**BACAAN:**
Menurut Azyumardi dalam buku, karangan “tim ICC UIN Jakarta”. perdebatan ini sudah terjadi sejak hampir satu abad, dan masih berlangsung hingga sekarang, menurut dirinya perdebatan ini di mulai dari hubungan yang agak canggung antara Islam sebagai agama (din) dan negara (dawlah). Berbagai eksperimen telah dilakukan untuk menyelaraskan antara keduanya dengan konsep dan culture politik masyarakat Muslim.

Perdebatan Islam (masyarakat muslim) dan negara di awali dari pandangan dominan Islam sebagai sebuah sistem kehidupan yang menyeluruh (syumuli), yang mengatur dan menyeimbangakan semua kehidupan manusia, termasuk persoalan politik. Dari pandangan Islam sendiri sebagai agama yang komprehensif (mengandung pengertian yang luas dan menyeluruh) ini pada dasarnya dalam Islam tidak terdapat konsep pemisahan antara agama dan politik (dawlah). Argumentasi ini sering dikaitkan dengan posisi Nabi Muhammad SAW. di Madinah. Di kota ini, Nabi mempunyai dua posisi atau bisa juga dikatakan bahwa nabi berperan ganda dalam masalah ini yaitu sebagai seorang yang memimpin agama islam, sekaligus sebagai kepala negara yang memimpin sebuah sistem pemerintahan awal Islam yang oleh kebanyakan pakar dinilai sangat modern si massanya. Posisi ganda ini di sikapi oleh kebanyakan kalangan yang ahli. Karena secara garis besar perbedaan pandangan ini bermuara pada “apakah Islam identik dengan negara atau sebaliknya Islam tidak meninggalkan konsep yang tegas tentang bentuk negara”

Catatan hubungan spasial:
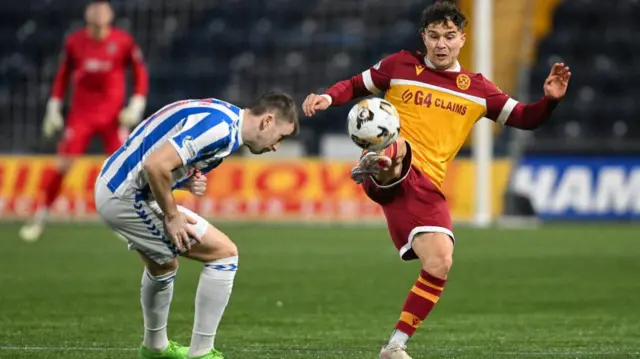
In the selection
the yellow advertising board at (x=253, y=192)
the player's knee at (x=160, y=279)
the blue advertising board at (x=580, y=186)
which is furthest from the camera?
the yellow advertising board at (x=253, y=192)

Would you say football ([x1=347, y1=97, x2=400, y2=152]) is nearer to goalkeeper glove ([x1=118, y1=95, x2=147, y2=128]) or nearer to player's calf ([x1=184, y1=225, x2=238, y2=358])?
player's calf ([x1=184, y1=225, x2=238, y2=358])

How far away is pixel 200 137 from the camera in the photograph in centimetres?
560

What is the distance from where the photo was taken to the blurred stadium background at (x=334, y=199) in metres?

**TUJUAN:** Lanjutkan bacaan tentang perdebatan Islam dan negara setelah kalimat terakhirnya.

**JAWABAN:**
Menyikapi realitas tersebut, ibnu Taimiyah mengatakan bahwa posisi Nabi pada saat itu adalah sebagai Rasul yang bertugas menyampaikan ajaran (Al-kitab) bukan sebagai penguasa atau presiden (bila di indonesia atau di amerika), kalaupun ada pemerintahan, itu hanya sebuah alat atau media untuk menyampaikan agama dan kekuasaan atau pemerintahan itu bukan agama itu sendiri. dengan kata lain politik atau negara dalam Islam hanyalah sebagai alat bagi agama, bukan eksistensi dari agama Islam. pendapat ibnu Taimiyah ini bersumber pada al-Qur'an (QS.. 57:25)

yang artinya:
"Sesungguhnya Kami telah mengutus Rasul-rasul Kami dengan membawa bukti-bukti yang nyata dan telah Kami turunkan bersama mereka Al kitab dan neraca (keadilan) supaya manusia dapat melaksanakan keadilan. dan Kami ciptakan besi yang padanya terdapat kekuatan yang hebat dan berbagai manfaat bagi manusia, (supaya mereka mempergunakan besi itu) dan supaya Allah mengetahui siapa yang menolong (agama)Nya dan rasul-rasul-Nya Padahal Allah tidak dilihatnya. Sesungguhnya Allah Maha kuat lagi Maha Perkasa."

Bersumber pada ayat ini ibnu taimiyah menyimpulkan bahwa Agama yang benar wajib memiliki buku petunjuk (Al-Qur’an) dan pedang penolong (sunnah rasul). Hal ini di maksudkan bahwa kekuasaan politik yang di simbulkan dengan pedang menjadi sesuatu yang mutlak bagi Agama, tetapi kekuasaan itu bukanlah agama itu sendiri, sedangkan polotik tidak lain sebatas alat unrtuk mencapai tujuan-tujuan luhur Agama.

Ahmad syafi’I maarif menjelaskan bahwa istilah dawlah yang berarti agama tidak di jumpai dalam Al-Qur’an. Memang uistilah dawlah ada pada surat Al-Hasyir ayat 7, akan tetapi makna dari dawlah tersebut bukanlah Negara, melainkan di pakai secara figurative (hanya sebagai gambaran) untuk melukiskan peredaran atau pergantian tangan dari kekayaan (jabatan).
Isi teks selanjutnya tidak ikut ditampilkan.